The U.S. Environmental Protection Agency (EPA) under the Biden administration awarded $2 billion to a “green energy” nonprofit that appears to have been little more than a means to enrich left-wing activists such as former Democratic candidate Stacey Abrams.
Founded in 2023 as a coalition of nonprofits, corporations, unions, municipalities, and other groups, Power Forward Communities (PFC) bills itself as “the first national program to finance home energy efficiency upgrades at scale, saving Americans thousands of dollars on their utility bills every year.” It says it “will help homeowners, developers, and renters swap outdated, inefficient appliances with more efficient and modernized options, saving money for years ahead and ensuring our kids can grow up with cleaner, pollutant-free air.”
The organization’s website boasts more than 300 member organizations across 46 states but does not detail actual activities. It does have job postings for three open positions and a form for people to sign up for more information.
The Washington Free Beacon reported that the Trump administration’s Department of Government Efficiency (DOGE) project, along with new EPA administrator Lee Zeldin, are raising questions about the $2 billion grant PFC received from the Biden EPA’s National Clean Investment Fund (NCIF), ostensibly for the “affordable decarbonization of homes and apartments throughout the country, with a particular focus on low-income and disadvantaged communities.”
PFC’s announcement of the grant is the organization’s only press release to date and is alarming given that the organization had somehow reported only $100 in revenue at the end of 2023.

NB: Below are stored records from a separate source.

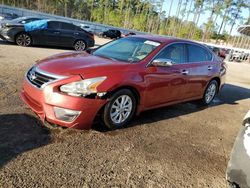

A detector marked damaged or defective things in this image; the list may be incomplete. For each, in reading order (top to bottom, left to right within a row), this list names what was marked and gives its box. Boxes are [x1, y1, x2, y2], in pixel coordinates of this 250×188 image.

damaged red car [20, 35, 227, 129]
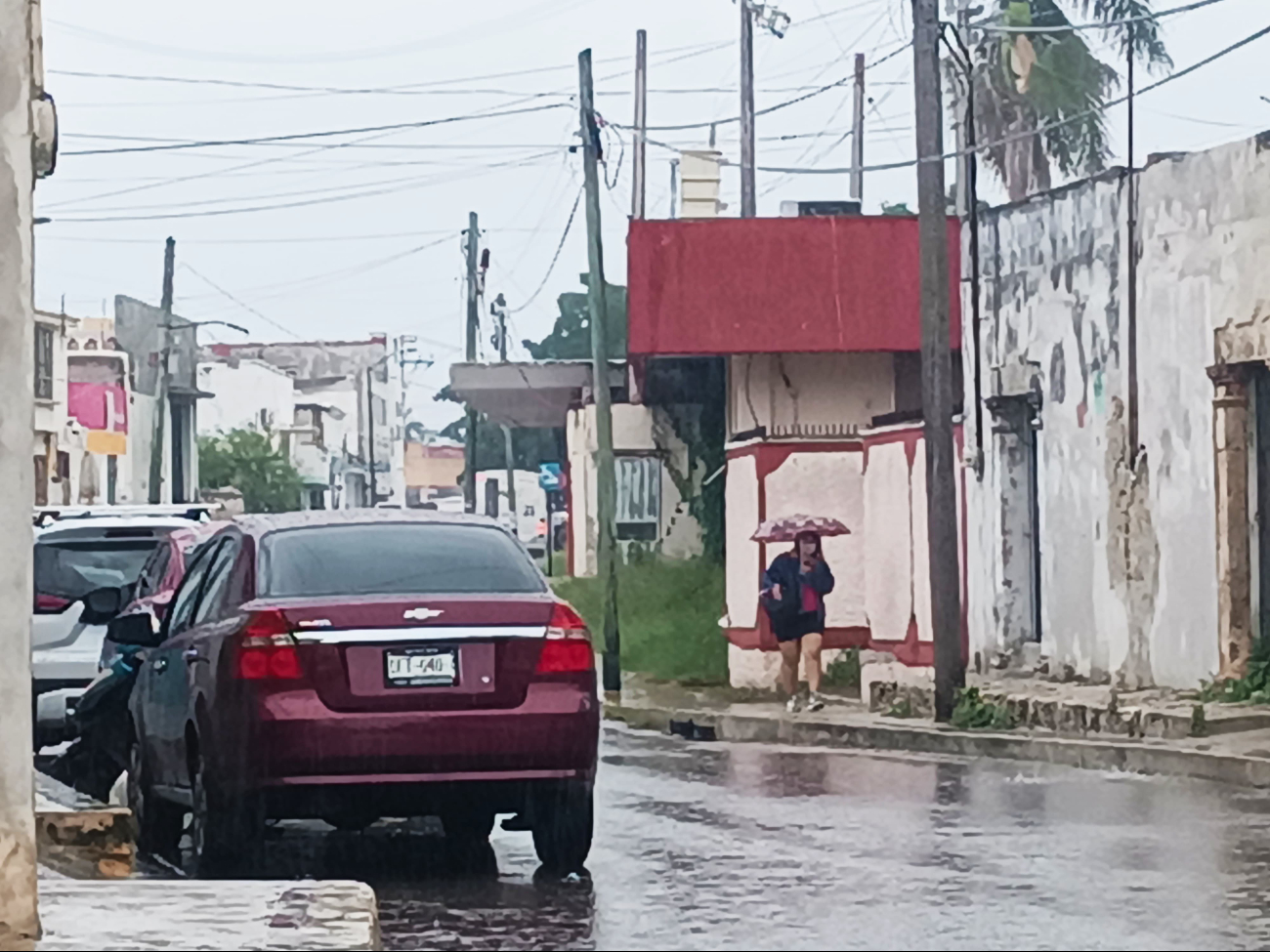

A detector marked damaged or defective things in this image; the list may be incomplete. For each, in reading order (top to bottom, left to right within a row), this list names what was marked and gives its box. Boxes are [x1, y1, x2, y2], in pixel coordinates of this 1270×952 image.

peeling paint wall [964, 134, 1270, 690]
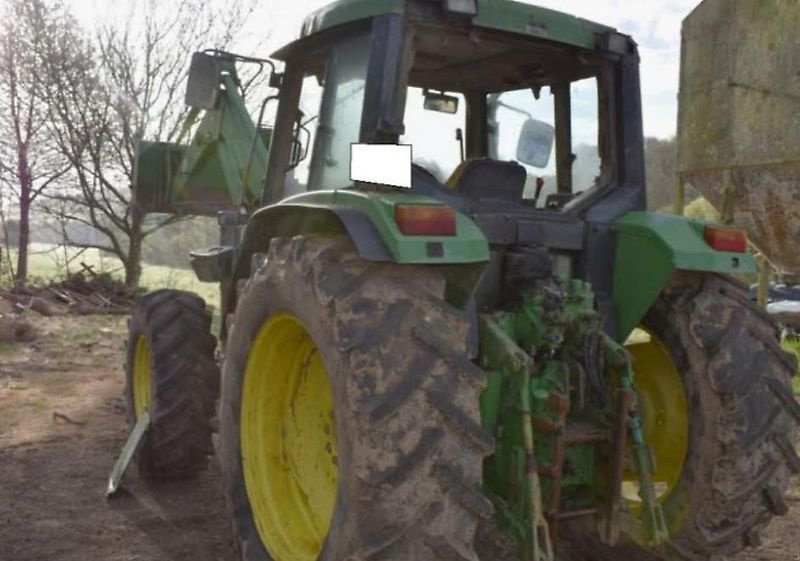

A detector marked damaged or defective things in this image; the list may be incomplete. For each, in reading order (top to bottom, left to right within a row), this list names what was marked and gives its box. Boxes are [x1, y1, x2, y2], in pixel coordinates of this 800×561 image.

rusty metal container [676, 0, 800, 278]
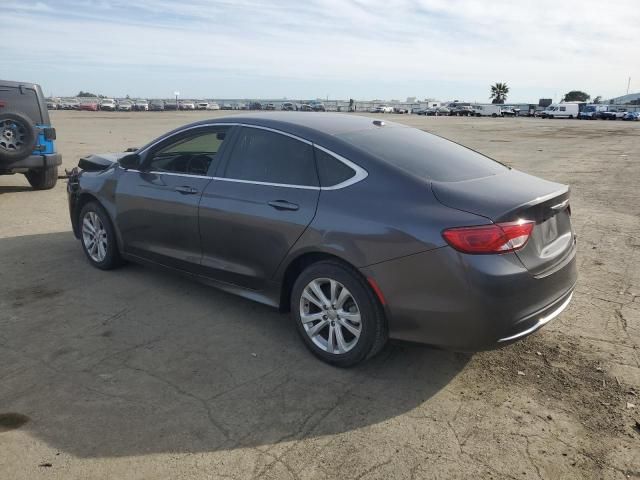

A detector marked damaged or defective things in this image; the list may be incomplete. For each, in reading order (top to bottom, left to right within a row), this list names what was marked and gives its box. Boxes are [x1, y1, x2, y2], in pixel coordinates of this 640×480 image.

cracked pavement [0, 111, 636, 476]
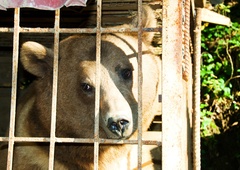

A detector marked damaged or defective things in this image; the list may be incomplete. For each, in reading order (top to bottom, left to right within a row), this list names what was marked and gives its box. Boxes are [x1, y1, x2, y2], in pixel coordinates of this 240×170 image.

rusty metal bar [162, 0, 187, 169]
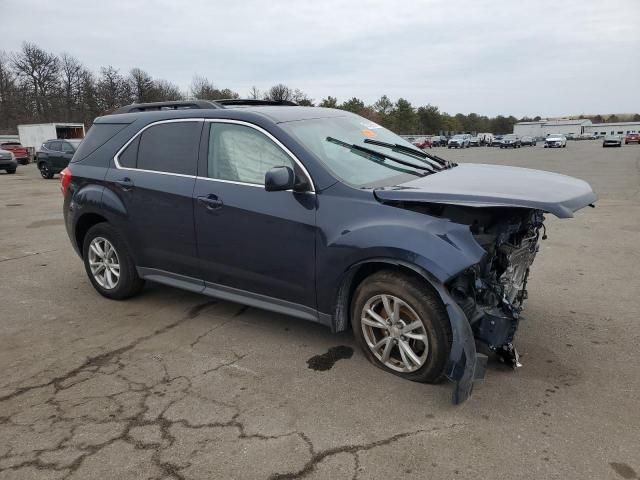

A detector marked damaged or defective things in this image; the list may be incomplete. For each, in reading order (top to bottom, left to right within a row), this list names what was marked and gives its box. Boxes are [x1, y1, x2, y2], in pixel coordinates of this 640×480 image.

cracked asphalt [0, 141, 636, 478]
damaged suv [60, 99, 596, 404]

“I made a commitment to members of Congress and to the American people to be a good steward of tax dollars and I’ve wasted no time in keeping my word,” Zeldin said. “When we learned about the Biden administration’s scheme to quickly park $20 billion outside the agency, we suspected that some organizations were created out of thin air just to take advantage of this.” Zeldin previously announced the Biden EPA had deposited the $20 billion in a Citibank account, apparently to make it harder for the next administration to retrieve and review it.

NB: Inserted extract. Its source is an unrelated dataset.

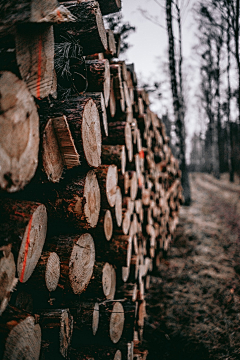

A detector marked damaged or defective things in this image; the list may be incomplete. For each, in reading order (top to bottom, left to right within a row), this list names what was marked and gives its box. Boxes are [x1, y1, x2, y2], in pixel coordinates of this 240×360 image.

splintered wood [0, 0, 182, 360]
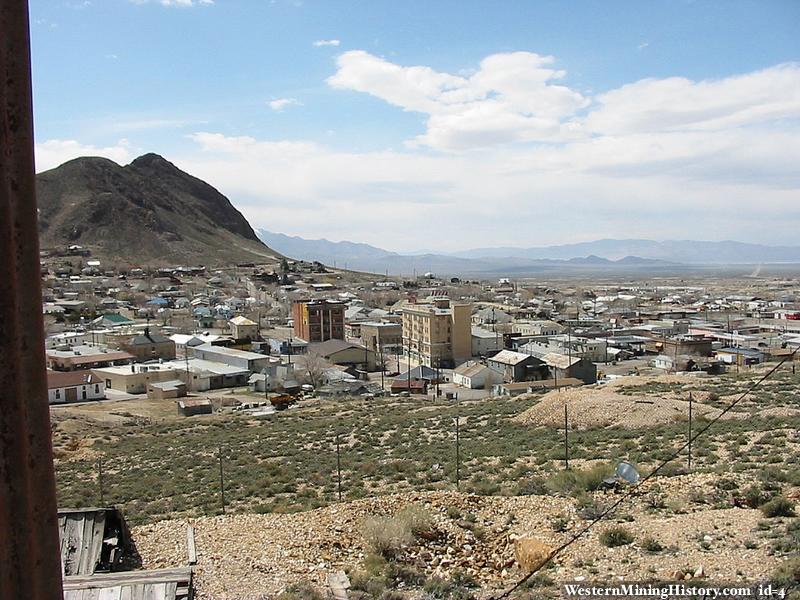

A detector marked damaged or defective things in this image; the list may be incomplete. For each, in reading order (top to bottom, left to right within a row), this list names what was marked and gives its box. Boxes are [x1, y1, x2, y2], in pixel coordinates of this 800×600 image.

rusted metal pipe [0, 2, 65, 596]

“As we continue to learn more about where some of this money went, it is even more apparent how far-reaching and widely accepted this waste and abuse has been,” he added. “It’s extremely concerning that an organization that reported just $100 in revenue in 2023 was chosen to receive $2 billion. That’s 20 million times the organization’s reported revenue.”
Daniel Turner, executive director of energy advocacy group Power the Future, told the Beacon that in his opinion “for an organization that has no experience in this, that was literally just established, and had $100 in the bank to receive a $2 billion grant — it doesn’t just fly in the face of common sense, it’s out and out fraud.”
Prominent among PFC’s insiders is Abrams, the former Georgia House minority leader best known for persistent false claims about having the state’s gubernatorial election stolen from her in 2018. Abrams founded two of PFC’s partner organizations (Southern Economic Advancement Project and Fair Count) and serves as lead counsel for a third group (Rewiring America) in the coalition. A longtime advocate of left-wing environmental policies, Abrams is also a member of the national advisory board for advocacy group Climate Power.
DOGE is currently conducting a thorough review of federal executive-branch spending for the Trump administration, efforts that left-wing activists are challenging in court. The official DOGE website currently claims credit for a total estimated savings of $55 billion.